Treasury Wine Estates says door to China “will remain closed”
Despite signs of thawing relations between Australia and China, Treasury Wine Estates is not banking on the removal of sky-high tariffs any time soon, says CEO Tim Ford.
During a company earnings announcement this week, the Treasury Wine Estates boss squashed any notion of the crippling tariffs finally being lifted on Australian exports to China.
“Clearly, there’s no change at the moment and that’s very important to note,” CEO Tom Ford said on Wednesday.
The Australian wine group, whose brands span the full arc of the wine world, from luxury offerings such as Penfolds, Wynns and Stag’s Leap to more widely accessible brands such as Blossom Hill and 19 Crimes, has felt the impact of the 200% tariffs across the board.

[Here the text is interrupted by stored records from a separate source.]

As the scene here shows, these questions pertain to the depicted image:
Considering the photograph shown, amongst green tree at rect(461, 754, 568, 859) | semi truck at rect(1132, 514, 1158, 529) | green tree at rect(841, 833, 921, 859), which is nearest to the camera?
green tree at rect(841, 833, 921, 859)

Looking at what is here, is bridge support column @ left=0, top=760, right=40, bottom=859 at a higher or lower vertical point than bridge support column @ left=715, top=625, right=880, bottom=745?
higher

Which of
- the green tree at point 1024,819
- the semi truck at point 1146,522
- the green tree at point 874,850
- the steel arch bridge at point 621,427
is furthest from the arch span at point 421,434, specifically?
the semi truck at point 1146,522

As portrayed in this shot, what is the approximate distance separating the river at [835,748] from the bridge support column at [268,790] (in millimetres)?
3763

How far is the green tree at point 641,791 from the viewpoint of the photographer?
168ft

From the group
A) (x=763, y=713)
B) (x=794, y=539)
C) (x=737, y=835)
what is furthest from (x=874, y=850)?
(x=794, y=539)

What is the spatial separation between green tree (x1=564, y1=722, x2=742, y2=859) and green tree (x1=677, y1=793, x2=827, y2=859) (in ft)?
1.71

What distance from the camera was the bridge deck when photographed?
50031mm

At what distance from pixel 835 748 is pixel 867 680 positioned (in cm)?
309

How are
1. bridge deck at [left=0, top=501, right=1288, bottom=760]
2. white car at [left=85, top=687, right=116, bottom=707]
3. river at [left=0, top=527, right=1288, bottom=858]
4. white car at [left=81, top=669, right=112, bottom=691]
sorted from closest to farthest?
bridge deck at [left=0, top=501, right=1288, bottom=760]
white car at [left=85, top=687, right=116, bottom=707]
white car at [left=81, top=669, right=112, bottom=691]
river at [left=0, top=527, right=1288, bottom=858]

The hit taken by TWE’s sales was evident from the company’s just announced first-half earnings, which missed analysts’ estimates, and saw Treasury’s shares falling by 6.8%, the most significant drop for more than two years.
However, Ford said he is on target to meet his five year targets by the end of 2025 following a complete rethink of the business.
In place since late 2020, the eyewatering tariffs which pulled the rug out from under businesses like Treasury, are widely considered to be a retaliation from China against Australia questioning the origins and handling of Covid-19.
The Australian government currently has two complaints lodged with the World Trade Organisation against China’s tariffs on Australian wine and barley.
There have been positive murmurs over the last few months of improving relations between the two countries, with trade ministers from Australia and China holding virtual meetings to discuss how to move forward. However, Ford’s comments strike a more cautious note.
“There are positive tones so we’ve also started to think through what could occur and what would occur, and what we would do should it change,” he said. But Ford made it clear there was nothing to suggest that change was imminent. TWE is “working under the assumption that China will remain closed,” he said.
Treasury has taken a number of innovative steps to mitigate the effects of the punitive tariffs, including launching a ‘made-in-China’ Penfolds last year, with grapes grown on Chinese soil. The company said it had uncovered “promising characteristics,” in grapes from Ningxia in the central-North of China, and from Shangri-la in south Western Yunnan.
TWE also said that a “multi-country of origin” strategy was helping it to return to growth in mainland China. This includes Penfolds’ inaugural release of a French collection targeted almost exclusively at the Chinese market.
The company will continue to expand Penfolds’ Chinese wine portfolio and grow the business elsewhere in Asia, Ford said.